MUMBAI, Sept 6: The Bombay High Court recently dismissed Saraswati Baburao Bugad's claim for maintenance from her second husband. Reason: she couldn't prove her divorce from her first husband.The twelve-year-old legal battle waged by Saraswati, a labourer from Vita village in Sangli district, is not only tragic, but also indicates the social conditions prevalent in the Devang Koshti community to which she belongs.
The High Court has dismissed her application by upholding the order of the Sangli trial court, which didn't entertain her claim in 1992. But High Court judge S S Parkar has observed that the respondent husband shouldn't insist on refund of the maintenance amount which is already deposited by him following the initial order of payment of maintenance by the judicial magistrate of Vita in 1986.

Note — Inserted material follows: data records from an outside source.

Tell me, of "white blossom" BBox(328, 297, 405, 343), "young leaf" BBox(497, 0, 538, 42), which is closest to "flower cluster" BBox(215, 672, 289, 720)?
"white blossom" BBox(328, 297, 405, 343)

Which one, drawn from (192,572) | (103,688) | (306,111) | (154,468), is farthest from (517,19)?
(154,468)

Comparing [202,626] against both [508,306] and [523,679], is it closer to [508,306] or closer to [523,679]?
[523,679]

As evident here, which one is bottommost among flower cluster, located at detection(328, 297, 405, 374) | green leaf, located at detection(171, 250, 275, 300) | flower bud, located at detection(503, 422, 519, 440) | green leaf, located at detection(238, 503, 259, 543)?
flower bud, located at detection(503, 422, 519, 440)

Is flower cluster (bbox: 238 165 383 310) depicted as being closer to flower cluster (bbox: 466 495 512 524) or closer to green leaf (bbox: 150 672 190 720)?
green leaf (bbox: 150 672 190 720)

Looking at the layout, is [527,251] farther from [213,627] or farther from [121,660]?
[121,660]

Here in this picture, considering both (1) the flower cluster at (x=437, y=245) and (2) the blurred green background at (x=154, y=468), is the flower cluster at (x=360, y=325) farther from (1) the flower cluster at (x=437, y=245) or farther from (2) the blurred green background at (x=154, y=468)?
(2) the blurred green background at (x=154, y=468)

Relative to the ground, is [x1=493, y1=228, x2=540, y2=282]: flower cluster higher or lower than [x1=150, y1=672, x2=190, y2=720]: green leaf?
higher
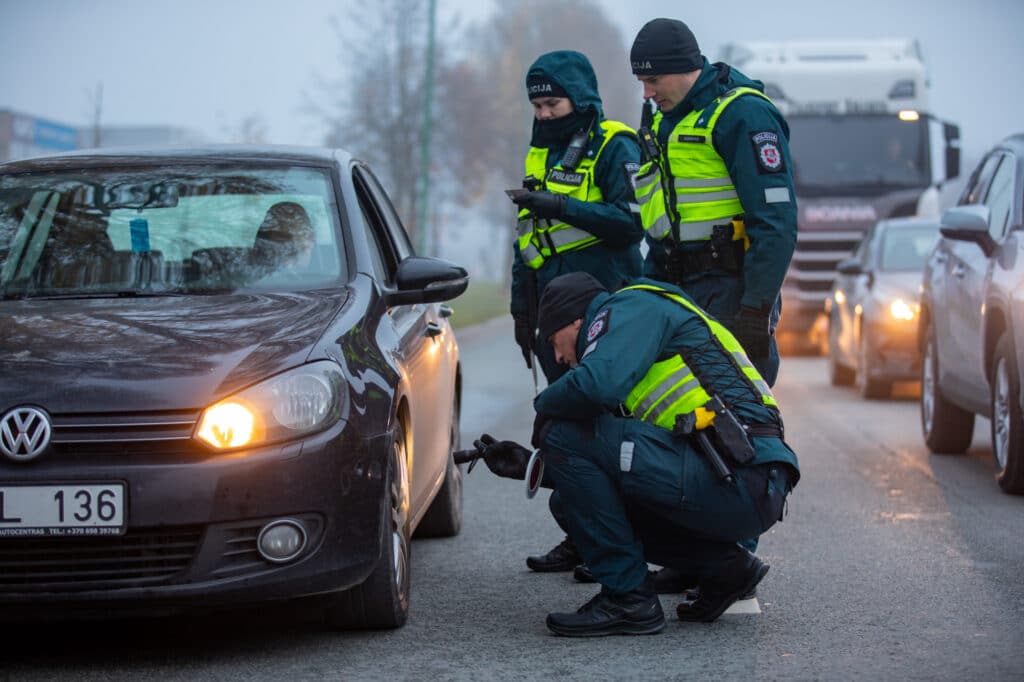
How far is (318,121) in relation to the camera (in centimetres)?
4119

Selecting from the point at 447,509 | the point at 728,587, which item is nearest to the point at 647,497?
the point at 728,587

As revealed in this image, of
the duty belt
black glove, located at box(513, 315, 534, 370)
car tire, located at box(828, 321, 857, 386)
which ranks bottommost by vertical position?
car tire, located at box(828, 321, 857, 386)

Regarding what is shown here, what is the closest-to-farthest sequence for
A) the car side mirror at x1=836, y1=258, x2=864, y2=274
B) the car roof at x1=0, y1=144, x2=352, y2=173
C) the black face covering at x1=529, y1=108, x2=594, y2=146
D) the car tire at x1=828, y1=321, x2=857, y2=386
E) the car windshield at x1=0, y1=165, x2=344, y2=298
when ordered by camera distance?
the car windshield at x1=0, y1=165, x2=344, y2=298 < the car roof at x1=0, y1=144, x2=352, y2=173 < the black face covering at x1=529, y1=108, x2=594, y2=146 < the car side mirror at x1=836, y1=258, x2=864, y2=274 < the car tire at x1=828, y1=321, x2=857, y2=386

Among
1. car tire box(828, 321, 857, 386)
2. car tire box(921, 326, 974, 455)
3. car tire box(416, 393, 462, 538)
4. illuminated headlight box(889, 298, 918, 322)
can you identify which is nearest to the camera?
car tire box(416, 393, 462, 538)

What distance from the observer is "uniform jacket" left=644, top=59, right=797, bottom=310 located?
5.70 meters

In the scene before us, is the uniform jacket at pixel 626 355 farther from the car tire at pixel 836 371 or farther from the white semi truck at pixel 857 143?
the white semi truck at pixel 857 143

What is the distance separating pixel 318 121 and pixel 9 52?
42.3 feet

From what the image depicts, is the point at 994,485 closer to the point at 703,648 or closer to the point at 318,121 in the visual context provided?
the point at 703,648

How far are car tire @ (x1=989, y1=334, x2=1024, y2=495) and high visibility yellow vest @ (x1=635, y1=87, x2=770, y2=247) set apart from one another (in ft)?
8.41

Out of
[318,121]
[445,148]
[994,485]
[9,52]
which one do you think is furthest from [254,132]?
[994,485]

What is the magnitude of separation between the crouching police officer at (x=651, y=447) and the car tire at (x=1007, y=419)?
10.2ft

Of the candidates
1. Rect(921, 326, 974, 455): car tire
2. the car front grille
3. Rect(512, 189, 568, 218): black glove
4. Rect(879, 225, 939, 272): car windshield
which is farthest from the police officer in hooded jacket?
Rect(879, 225, 939, 272): car windshield

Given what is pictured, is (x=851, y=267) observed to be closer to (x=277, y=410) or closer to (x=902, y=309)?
(x=902, y=309)

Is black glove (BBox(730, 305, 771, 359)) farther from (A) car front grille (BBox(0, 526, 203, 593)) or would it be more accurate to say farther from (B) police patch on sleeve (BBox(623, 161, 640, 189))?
(A) car front grille (BBox(0, 526, 203, 593))
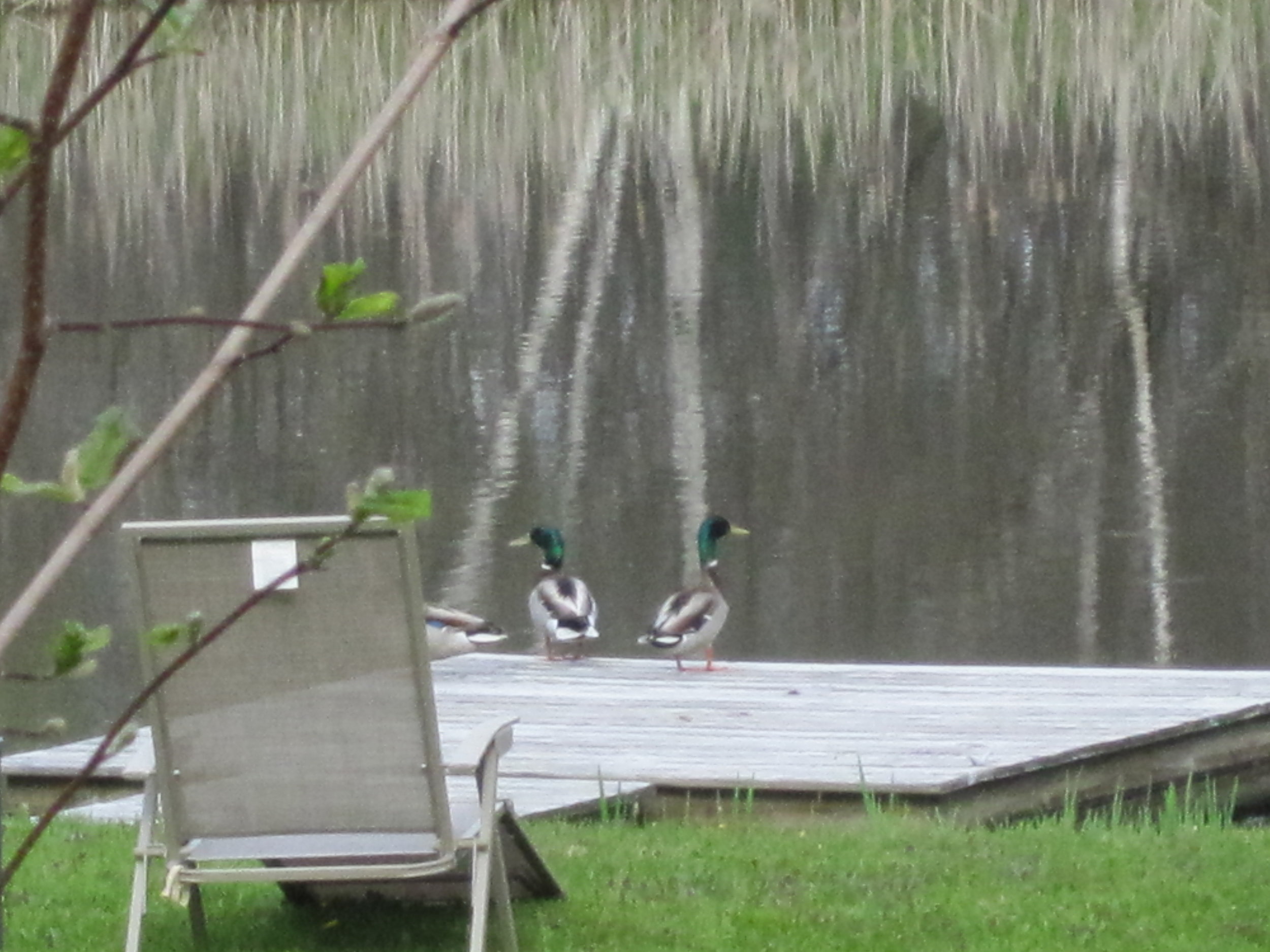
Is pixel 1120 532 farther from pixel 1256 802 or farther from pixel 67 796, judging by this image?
pixel 67 796

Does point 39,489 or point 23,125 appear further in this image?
point 39,489

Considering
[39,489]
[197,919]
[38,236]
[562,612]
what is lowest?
[562,612]

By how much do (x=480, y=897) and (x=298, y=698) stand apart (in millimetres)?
423

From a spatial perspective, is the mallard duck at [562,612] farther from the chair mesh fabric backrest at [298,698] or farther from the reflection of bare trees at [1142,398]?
the chair mesh fabric backrest at [298,698]

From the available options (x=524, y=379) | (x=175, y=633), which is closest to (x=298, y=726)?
(x=175, y=633)

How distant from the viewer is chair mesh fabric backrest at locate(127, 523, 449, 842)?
372 centimetres

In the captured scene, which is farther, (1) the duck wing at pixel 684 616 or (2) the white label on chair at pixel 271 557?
(1) the duck wing at pixel 684 616

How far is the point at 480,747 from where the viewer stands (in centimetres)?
393

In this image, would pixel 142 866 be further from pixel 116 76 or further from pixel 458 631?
pixel 458 631

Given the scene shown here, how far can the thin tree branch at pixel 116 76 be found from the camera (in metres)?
1.10

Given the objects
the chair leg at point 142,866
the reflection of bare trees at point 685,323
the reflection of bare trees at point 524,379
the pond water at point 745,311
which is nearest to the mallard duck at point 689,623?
the pond water at point 745,311

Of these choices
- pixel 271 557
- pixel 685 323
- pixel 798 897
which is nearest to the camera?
pixel 271 557

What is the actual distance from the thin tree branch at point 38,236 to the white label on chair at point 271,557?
2.59 meters

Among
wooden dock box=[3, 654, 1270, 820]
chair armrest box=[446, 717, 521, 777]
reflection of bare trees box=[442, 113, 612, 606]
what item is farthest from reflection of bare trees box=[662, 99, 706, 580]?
chair armrest box=[446, 717, 521, 777]
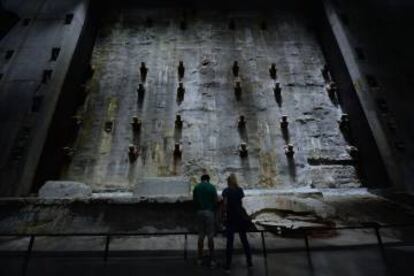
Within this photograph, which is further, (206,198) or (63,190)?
(63,190)

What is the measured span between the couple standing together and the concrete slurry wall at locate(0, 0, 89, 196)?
181 inches

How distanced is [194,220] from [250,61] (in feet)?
21.5

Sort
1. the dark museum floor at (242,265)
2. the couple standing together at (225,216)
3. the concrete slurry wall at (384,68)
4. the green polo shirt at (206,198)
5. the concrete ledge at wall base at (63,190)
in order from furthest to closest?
1. the concrete slurry wall at (384,68)
2. the concrete ledge at wall base at (63,190)
3. the green polo shirt at (206,198)
4. the couple standing together at (225,216)
5. the dark museum floor at (242,265)

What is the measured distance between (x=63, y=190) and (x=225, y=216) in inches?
156

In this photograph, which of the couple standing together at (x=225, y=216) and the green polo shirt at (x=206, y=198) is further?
the green polo shirt at (x=206, y=198)

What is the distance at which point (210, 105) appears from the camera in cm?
988

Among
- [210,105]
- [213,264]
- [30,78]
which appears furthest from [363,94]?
[30,78]

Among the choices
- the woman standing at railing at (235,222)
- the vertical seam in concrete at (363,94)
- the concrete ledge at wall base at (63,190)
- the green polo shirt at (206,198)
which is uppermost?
the vertical seam in concrete at (363,94)

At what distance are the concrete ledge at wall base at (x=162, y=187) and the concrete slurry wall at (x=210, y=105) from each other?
25.0 inches

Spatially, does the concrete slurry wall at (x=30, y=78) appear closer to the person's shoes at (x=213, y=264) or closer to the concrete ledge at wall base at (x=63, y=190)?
the concrete ledge at wall base at (x=63, y=190)

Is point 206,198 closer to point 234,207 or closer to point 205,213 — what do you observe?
point 205,213

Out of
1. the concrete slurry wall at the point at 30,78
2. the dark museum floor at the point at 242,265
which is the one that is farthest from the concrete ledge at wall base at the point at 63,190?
the dark museum floor at the point at 242,265

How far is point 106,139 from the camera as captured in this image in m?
9.16

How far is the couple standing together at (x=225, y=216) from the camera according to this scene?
419 cm
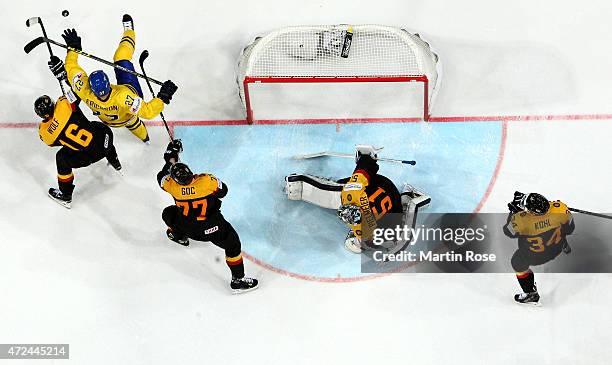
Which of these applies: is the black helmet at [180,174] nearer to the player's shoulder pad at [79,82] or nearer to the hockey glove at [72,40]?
the player's shoulder pad at [79,82]

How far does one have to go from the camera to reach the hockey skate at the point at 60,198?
23.2 feet

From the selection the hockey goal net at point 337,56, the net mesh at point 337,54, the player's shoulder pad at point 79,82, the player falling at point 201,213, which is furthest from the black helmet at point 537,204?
the player's shoulder pad at point 79,82

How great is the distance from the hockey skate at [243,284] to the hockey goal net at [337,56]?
1.56 meters

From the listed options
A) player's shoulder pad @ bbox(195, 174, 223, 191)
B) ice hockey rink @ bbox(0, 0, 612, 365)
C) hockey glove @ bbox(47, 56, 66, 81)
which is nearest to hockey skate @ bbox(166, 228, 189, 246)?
ice hockey rink @ bbox(0, 0, 612, 365)

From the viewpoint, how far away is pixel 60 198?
7.08 meters

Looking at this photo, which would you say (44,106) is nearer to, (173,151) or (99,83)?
(99,83)

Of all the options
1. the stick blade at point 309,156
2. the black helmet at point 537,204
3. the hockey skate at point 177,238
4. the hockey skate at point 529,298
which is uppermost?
the black helmet at point 537,204

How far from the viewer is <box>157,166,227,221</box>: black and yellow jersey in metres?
6.12

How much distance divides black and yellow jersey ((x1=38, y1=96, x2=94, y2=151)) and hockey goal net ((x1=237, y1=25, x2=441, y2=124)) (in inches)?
54.6

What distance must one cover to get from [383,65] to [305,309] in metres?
2.26

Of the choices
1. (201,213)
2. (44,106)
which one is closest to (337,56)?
(201,213)

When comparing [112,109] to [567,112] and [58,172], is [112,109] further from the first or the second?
[567,112]

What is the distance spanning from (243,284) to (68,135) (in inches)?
69.4

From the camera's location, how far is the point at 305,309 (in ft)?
21.5
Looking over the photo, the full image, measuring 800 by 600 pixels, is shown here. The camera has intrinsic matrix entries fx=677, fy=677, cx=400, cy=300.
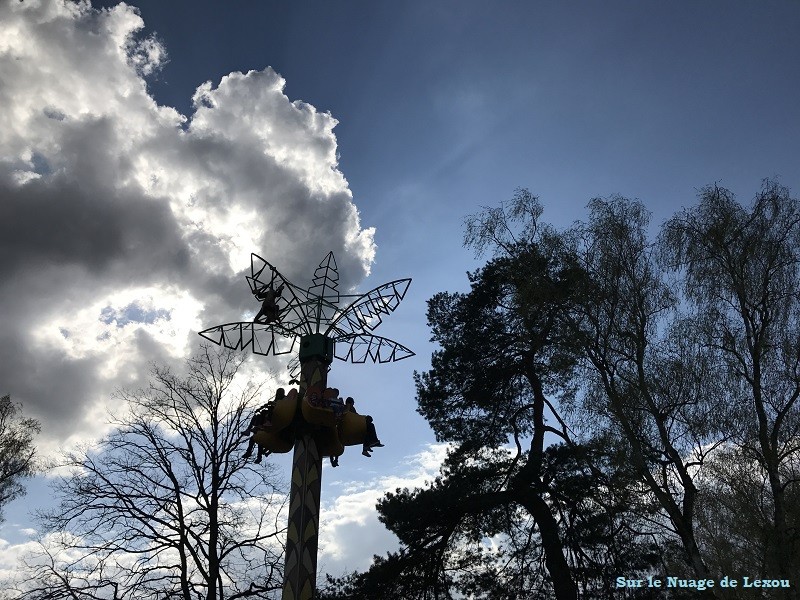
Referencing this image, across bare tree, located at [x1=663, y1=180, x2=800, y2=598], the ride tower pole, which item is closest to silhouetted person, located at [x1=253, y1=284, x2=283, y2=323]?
the ride tower pole

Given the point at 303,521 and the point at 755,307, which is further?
the point at 755,307

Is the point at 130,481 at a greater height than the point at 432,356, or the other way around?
the point at 432,356

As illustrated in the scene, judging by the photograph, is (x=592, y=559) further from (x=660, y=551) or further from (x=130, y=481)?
(x=130, y=481)

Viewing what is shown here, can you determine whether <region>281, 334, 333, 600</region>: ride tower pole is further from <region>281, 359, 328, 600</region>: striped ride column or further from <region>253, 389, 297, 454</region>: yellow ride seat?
<region>253, 389, 297, 454</region>: yellow ride seat

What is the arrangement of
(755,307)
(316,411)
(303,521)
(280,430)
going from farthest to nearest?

Saraswati was married as a teenager to one Vilas Rokade in the year 1977. The marriage, however, lasted a little less than a decade and was dissolved by mutual consent. The petitioner claimed such adissolution was a common custom within the Devang Koshti community. Thereafter, in January 1986, she married Baburao Bugad. After three months of marriage, Bugad declined to maintain her.
Meanwhile, she conceived a child in August 1986. She then filed an application before the judicial magistrate, Vita. The magistrate ordered monthly maintenance of Rs 250 for the petitioner and Rs 100 for the child. This order was challenged by the husband in the trial court, which ruled in his favour. Therefore, Saraswati moved HC, stating that the Sangli court shouldn't have interfered with the magistrate's order.
She claimed she was divorced by her former husband by publishing a public notice in the newspaper Daily Vishal Sahyadri. Her counsel S V Sadavarte claims her consent to the divorce is implied in the fact that she didn't challenge the notice. As a result of this, she becomes the legally wedded wife of the second husband. But Justice Parkar ruled a unilateral public notice can't amount to divorce by mutualconsent. Therefore the second marriage is null and void in the eyes of law.
It is also brought on record that Saraswati was initially working as a maid-servant in the second husband's house. A document with a stamp paper was produced in the trial court, which mentions an amount of Rs 900 paid to her by Bugad in 1986. The judge has ruled that if the duo were married, such formal documents wouldn't have been executed.
Lastly, the judge ruled, the vast age difference between Saraswati (25) and her second husband (60), who is stated to have suffered infertility, doesn't support her claim of having conceived the child from him.